Actions against more than 120 lenders over FHA violations were announced today by the U.S. Department of Housing and Urban Development's Mortgagee Review Board. The actions included withdrawn FHA approvals for 102 lenders, more than $0.5 million in indemnification payment agreements and more than $1.2 million in fines and administrative costs assessed against 24 lenders.
The actions were originally reported in the April 20 Federal Register.
But the mortgagee review board has been ineffective and slow as former subprime lenders increasingly apply subprime tactics to FHA lending, a report expected today by HUD's Office of Inspector General said, according to the Washington Post.
"The board has ruled on only 94 cases since the beginning of October even though 12,641 lenders do business with the agency, raising questions about whether the system is set up to catch abuses," the Post reported.
Increased funding for HUD and FHA under the Obama administration's 2010 budget was praised in a May 7 statement from the National Association of Realtors.
"FHA continues to fund its programs by the mortgage insurance premiums it collects," NAR President Charles McMillan said in the statement. "The president's fiscal year 2010 budget shows that FHA continues to operate without requiring a credit subsidy."
A recent letter from Promisor Asset Recovery Services warned that a restriction on flipping imposed by Mortgagee Letter 2006-14 will have a negative effect. The letter indicated that some investors legitimately acquire properties in bulk from sellers who don't want to invest in improvements to the properties.

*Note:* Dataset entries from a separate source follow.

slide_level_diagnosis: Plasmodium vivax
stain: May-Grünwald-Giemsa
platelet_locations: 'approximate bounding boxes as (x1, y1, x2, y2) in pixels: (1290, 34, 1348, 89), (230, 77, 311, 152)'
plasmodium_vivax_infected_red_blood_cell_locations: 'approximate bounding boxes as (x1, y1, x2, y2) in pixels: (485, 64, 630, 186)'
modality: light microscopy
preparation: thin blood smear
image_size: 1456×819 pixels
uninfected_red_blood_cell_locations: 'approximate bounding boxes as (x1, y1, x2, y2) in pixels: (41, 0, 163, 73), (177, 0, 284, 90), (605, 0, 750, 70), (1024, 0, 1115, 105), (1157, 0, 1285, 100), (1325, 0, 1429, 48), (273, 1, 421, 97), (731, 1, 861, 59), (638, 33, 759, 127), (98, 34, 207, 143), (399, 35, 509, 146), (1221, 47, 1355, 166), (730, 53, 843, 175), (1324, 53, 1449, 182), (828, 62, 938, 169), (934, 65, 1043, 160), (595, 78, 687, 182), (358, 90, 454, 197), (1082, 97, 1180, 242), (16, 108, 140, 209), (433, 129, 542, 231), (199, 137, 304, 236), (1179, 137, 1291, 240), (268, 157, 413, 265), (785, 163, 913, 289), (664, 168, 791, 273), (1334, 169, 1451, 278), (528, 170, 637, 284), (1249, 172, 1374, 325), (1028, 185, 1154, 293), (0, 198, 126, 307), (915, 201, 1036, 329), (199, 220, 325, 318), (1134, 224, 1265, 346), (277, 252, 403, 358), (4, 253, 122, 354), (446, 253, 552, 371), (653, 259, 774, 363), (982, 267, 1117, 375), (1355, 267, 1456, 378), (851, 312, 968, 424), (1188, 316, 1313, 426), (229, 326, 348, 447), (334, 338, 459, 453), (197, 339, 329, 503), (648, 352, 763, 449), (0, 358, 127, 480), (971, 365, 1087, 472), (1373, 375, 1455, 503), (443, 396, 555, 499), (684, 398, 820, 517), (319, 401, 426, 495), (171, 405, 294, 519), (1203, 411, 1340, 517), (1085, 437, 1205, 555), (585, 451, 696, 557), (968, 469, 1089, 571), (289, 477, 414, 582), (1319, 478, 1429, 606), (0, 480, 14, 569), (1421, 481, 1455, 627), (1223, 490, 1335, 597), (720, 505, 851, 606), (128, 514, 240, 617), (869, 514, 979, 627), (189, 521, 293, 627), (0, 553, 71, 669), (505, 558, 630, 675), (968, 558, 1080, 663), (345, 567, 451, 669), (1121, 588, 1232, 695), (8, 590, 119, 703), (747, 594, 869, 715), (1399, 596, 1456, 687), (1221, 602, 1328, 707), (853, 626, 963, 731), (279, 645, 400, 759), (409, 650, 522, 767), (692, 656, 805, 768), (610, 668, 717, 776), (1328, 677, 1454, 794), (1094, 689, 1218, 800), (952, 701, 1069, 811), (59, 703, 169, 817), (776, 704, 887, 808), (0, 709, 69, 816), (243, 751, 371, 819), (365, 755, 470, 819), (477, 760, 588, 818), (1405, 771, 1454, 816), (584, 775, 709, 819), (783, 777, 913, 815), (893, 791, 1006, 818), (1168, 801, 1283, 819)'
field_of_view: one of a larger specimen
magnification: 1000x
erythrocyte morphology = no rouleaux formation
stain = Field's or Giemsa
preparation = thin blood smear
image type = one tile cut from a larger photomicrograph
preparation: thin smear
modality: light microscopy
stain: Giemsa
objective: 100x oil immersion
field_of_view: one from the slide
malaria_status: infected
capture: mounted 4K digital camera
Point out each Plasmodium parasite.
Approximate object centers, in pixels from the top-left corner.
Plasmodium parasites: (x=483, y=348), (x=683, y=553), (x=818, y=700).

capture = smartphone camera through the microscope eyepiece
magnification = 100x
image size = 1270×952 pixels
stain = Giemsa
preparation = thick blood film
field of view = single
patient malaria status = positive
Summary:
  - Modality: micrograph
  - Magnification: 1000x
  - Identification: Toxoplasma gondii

An FHA provision that the seller must have owned the property at least 90 days will hinder these investors "who are a necessary component in the Public-Private Investment Program."
Lend America announced on May 8 that it was approved by HUD to underwrite, close and insure HOPE For Homeowners loan transactions without prior HUD review. The Melville, N.Y.-based firm said it is committed to preventing 10,000 foreclosures, though it has delayed it deadline for achieving that goal.
FHA's 203 (k) Streamline Limited Repair Program has become an excellent solution in today's market, according to mortgage planner Winnie Uluocha who says he specializes in FHA rehabilitation loans. In a press release last month, Uluocha said the program uses a single loan to finance the acquisition and up to $35,000 in minor repairs and upgrades.